Another concern of the NCI is of reactors as potential radiological weapons — that is, the risk of sabotage of nuclear plants. This is not just a Russian problem. Half the nuclear power plants in the United States have failed to repel mock attacks — so-called force-on-force exercises supervised by the Nuclear Regulatory Commission. The NRC refuses to take enforcement action in response to the failures, and is in the process of weakening the rules of the game because of industry complaints. The agency even refuses to officially acknowledge the pass-fail nature of the exercises when the mock attackers reach and “destroy” a complete set of redundant core cooling systems.

Our concern is that sabotage of nuclear plants may be the greatest domestic vulnerability in the United States today. Many plants are not protected adequately, industry operators are apparently not prepared to pay the cost of doing so, and the NRC seems ill-disposed to require them to do so. It is not even certain that security of nuclear plants against attack and sabotage can be assured by conventional, private means.

This subject also raises the larger question of the adequacy of nuclear regulation today. It is essential to maintain strong, independent nuclear regulation free of undue industry influence.

March of folly

One of NCI’s original Board members, the late historian Barbara Tuchman, gave a sobering description of the “march of folly” that drives nations to destruction. She identified this phenomenon, one repeated throughout recorded history, as “pervasive persistence in a policy demonstrably unworkable or counter-productive.” To qualify as folly, she said, it “must have been perceived as counter-productive in its own time, not merely by hindsight… [and] a feasible alternative course of action must have been available.”

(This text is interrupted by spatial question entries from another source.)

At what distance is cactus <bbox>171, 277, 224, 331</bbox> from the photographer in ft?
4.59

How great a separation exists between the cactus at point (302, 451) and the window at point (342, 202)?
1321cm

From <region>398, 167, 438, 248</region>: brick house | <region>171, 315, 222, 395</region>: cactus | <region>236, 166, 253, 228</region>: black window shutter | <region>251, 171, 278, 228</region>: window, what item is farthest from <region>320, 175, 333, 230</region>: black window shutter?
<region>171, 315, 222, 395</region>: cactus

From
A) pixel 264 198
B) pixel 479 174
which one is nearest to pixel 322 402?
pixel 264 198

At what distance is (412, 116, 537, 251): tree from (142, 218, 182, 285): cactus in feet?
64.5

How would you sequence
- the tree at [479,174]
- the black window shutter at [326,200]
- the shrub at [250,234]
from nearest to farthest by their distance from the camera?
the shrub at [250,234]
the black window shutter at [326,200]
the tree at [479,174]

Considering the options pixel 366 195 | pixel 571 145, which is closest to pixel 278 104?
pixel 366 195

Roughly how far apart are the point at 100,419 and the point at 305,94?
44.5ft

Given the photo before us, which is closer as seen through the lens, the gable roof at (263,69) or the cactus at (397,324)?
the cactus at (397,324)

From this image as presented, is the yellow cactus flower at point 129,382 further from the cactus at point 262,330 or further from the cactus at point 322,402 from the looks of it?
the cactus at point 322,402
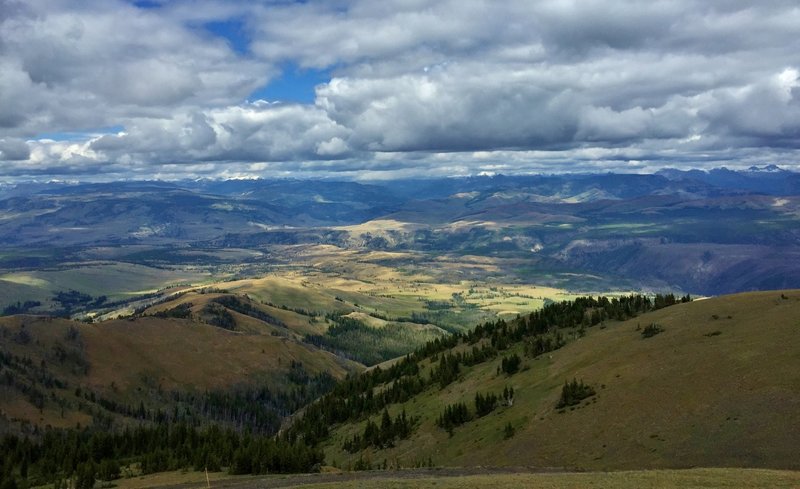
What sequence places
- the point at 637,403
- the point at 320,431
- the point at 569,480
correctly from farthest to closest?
the point at 320,431, the point at 637,403, the point at 569,480

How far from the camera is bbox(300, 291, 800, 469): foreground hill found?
62.5m

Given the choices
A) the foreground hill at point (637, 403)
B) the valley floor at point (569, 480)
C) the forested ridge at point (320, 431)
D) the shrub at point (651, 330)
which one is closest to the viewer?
the valley floor at point (569, 480)

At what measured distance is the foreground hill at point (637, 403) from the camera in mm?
62469

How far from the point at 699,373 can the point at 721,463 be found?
23854 mm

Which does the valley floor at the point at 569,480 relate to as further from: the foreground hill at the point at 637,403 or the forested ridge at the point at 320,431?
the forested ridge at the point at 320,431

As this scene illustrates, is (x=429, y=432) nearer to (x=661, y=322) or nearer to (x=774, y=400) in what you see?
(x=661, y=322)

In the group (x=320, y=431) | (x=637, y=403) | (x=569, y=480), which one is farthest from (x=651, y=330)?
(x=320, y=431)

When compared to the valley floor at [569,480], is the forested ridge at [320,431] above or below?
below

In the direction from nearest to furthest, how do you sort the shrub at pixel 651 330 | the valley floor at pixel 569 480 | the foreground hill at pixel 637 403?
the valley floor at pixel 569 480 < the foreground hill at pixel 637 403 < the shrub at pixel 651 330

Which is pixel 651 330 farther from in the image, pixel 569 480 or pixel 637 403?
pixel 569 480

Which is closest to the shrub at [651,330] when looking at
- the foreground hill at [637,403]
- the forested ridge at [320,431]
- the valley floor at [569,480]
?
the foreground hill at [637,403]

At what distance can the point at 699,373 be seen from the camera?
78312 mm

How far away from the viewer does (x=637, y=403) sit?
77562 millimetres

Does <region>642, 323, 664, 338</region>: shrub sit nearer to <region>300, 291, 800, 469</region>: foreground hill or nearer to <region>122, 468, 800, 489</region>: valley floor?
<region>300, 291, 800, 469</region>: foreground hill
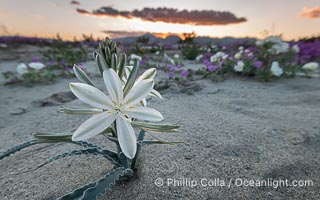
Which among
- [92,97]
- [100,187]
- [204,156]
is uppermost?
[92,97]

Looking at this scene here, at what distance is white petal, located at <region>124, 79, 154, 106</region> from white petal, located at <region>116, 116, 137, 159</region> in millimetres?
73

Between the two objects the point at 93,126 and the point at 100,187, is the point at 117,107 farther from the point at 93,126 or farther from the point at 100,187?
the point at 100,187

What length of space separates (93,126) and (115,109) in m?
0.09

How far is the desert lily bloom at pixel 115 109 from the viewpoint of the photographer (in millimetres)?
682

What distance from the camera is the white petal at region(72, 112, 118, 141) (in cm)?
66

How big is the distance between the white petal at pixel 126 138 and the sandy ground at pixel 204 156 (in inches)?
14.7

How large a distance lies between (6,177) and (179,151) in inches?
40.0

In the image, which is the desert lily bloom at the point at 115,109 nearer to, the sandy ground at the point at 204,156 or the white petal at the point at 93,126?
the white petal at the point at 93,126

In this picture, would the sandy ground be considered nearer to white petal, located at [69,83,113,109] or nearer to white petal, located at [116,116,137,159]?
white petal, located at [116,116,137,159]

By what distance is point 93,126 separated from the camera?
69 cm

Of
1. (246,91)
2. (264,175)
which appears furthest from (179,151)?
(246,91)

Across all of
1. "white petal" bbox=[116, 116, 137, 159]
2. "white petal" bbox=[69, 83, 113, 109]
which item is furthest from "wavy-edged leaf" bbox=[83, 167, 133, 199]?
"white petal" bbox=[69, 83, 113, 109]

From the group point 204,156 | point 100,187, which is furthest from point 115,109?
point 204,156

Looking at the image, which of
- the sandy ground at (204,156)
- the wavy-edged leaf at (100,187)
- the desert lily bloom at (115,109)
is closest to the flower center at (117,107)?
the desert lily bloom at (115,109)
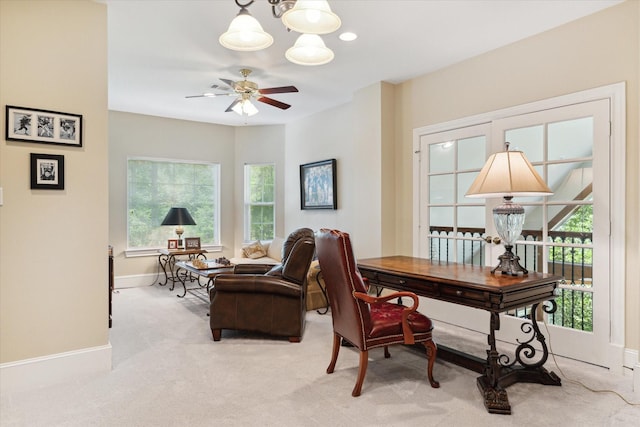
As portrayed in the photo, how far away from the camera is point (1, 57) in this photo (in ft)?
8.30

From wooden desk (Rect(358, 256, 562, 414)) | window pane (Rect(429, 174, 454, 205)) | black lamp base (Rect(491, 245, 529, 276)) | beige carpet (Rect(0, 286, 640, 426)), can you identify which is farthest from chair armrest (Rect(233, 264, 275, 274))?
black lamp base (Rect(491, 245, 529, 276))

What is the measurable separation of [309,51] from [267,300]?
2.19 meters

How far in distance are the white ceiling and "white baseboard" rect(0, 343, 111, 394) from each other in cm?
261

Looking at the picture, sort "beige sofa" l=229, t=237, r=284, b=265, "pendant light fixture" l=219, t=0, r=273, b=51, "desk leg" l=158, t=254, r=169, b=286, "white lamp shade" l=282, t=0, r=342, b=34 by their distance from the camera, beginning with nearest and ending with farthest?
"white lamp shade" l=282, t=0, r=342, b=34
"pendant light fixture" l=219, t=0, r=273, b=51
"beige sofa" l=229, t=237, r=284, b=265
"desk leg" l=158, t=254, r=169, b=286

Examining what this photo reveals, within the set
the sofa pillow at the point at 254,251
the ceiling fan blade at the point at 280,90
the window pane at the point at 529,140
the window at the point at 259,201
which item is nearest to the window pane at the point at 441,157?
the window pane at the point at 529,140

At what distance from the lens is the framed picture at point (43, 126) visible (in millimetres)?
2578

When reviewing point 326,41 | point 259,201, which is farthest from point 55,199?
point 259,201

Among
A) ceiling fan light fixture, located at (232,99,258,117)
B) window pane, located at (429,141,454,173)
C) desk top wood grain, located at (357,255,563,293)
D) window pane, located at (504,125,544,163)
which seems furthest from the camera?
ceiling fan light fixture, located at (232,99,258,117)

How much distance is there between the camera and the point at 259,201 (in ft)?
23.7

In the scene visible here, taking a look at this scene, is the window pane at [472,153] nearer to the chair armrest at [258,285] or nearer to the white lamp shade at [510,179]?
the white lamp shade at [510,179]

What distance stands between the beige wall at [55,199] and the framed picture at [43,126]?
0.05 m

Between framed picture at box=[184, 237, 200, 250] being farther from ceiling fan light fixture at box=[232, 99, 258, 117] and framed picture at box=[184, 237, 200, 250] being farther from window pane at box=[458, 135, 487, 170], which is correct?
window pane at box=[458, 135, 487, 170]

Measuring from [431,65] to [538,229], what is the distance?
2020 millimetres

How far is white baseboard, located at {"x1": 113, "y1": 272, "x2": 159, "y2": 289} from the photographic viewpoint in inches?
239
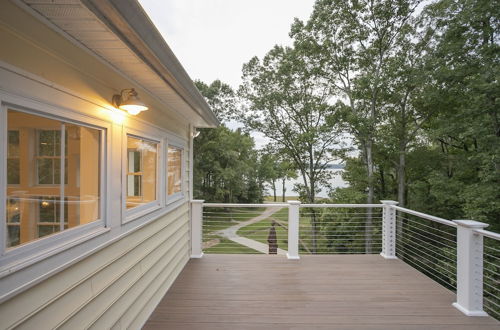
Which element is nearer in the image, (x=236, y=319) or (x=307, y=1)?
(x=236, y=319)

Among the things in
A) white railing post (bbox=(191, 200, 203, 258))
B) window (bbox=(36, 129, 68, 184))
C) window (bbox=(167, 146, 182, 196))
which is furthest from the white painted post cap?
window (bbox=(36, 129, 68, 184))

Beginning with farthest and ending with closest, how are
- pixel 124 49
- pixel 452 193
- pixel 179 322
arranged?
pixel 452 193
pixel 179 322
pixel 124 49

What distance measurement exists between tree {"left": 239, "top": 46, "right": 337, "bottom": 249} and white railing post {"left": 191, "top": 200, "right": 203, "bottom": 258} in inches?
299

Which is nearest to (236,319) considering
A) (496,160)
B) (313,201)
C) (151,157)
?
(151,157)

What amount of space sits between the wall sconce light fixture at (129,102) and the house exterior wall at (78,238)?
6 cm

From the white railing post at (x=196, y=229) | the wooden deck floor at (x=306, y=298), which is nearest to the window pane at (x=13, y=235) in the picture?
the wooden deck floor at (x=306, y=298)

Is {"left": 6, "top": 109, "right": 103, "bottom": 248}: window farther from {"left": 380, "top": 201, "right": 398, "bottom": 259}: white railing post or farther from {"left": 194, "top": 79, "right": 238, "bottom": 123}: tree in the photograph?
{"left": 194, "top": 79, "right": 238, "bottom": 123}: tree

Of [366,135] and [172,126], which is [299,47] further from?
[172,126]

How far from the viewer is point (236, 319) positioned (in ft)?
9.11

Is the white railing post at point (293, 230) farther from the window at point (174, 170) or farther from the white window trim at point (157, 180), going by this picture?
the white window trim at point (157, 180)

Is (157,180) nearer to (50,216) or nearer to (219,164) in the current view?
(50,216)

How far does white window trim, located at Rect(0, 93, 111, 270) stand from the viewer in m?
1.19

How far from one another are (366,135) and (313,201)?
4.50m

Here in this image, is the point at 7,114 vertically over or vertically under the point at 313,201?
over
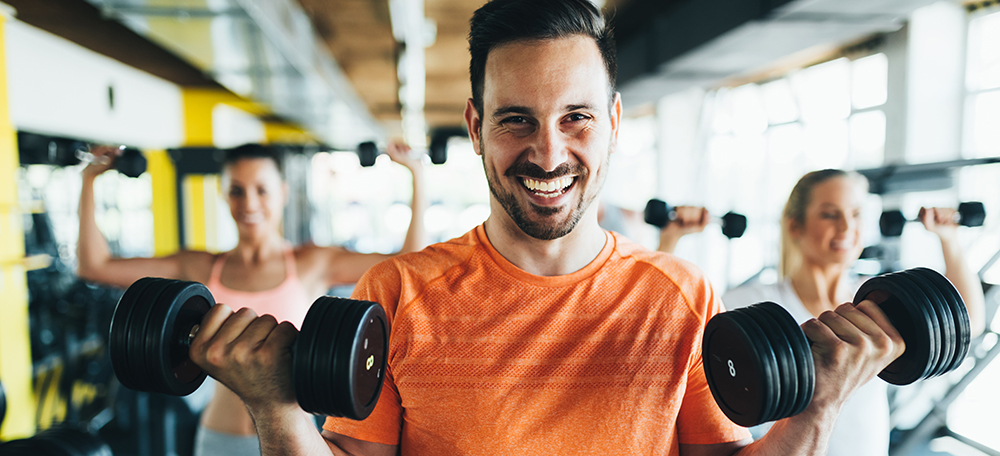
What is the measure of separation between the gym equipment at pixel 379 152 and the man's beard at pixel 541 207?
1.30m

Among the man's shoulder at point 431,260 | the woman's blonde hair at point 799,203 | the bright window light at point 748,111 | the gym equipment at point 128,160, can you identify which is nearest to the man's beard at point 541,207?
the man's shoulder at point 431,260

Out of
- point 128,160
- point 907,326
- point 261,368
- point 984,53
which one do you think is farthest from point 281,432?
point 984,53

In this context, there is one question we need to ask ourselves: Is it reasonable to assume that millions of kilograms of plutonium, separated from reactor wastes, can be kept secure, down to amounts of less than eight kilograms, which is all that is needed for a bomb that can destroy a city? This question must be answered before giving any further support to an industry that remains officially committed to utilising plutonium as a fuel — and surely before supporting an extension and expansion of that industry in response to electricity-supply shortages and global warming.

When I started out in this field some 25 years ago as an aide in the United States Senate, David Lilienthal, the first Chairman of the Atomic Energy Commission, once remarked to me: “If we assume nuclear proliferation to be inevitable, of course it will be.” That made a lot of sense then, and it still does today. My hope is that common sense will prevail. It is possible to be against plutonium without being against the nuclear industry. Indeed, it is my fervent hope that the industry will yet come to see anti-plutonium to be pro-nuclear.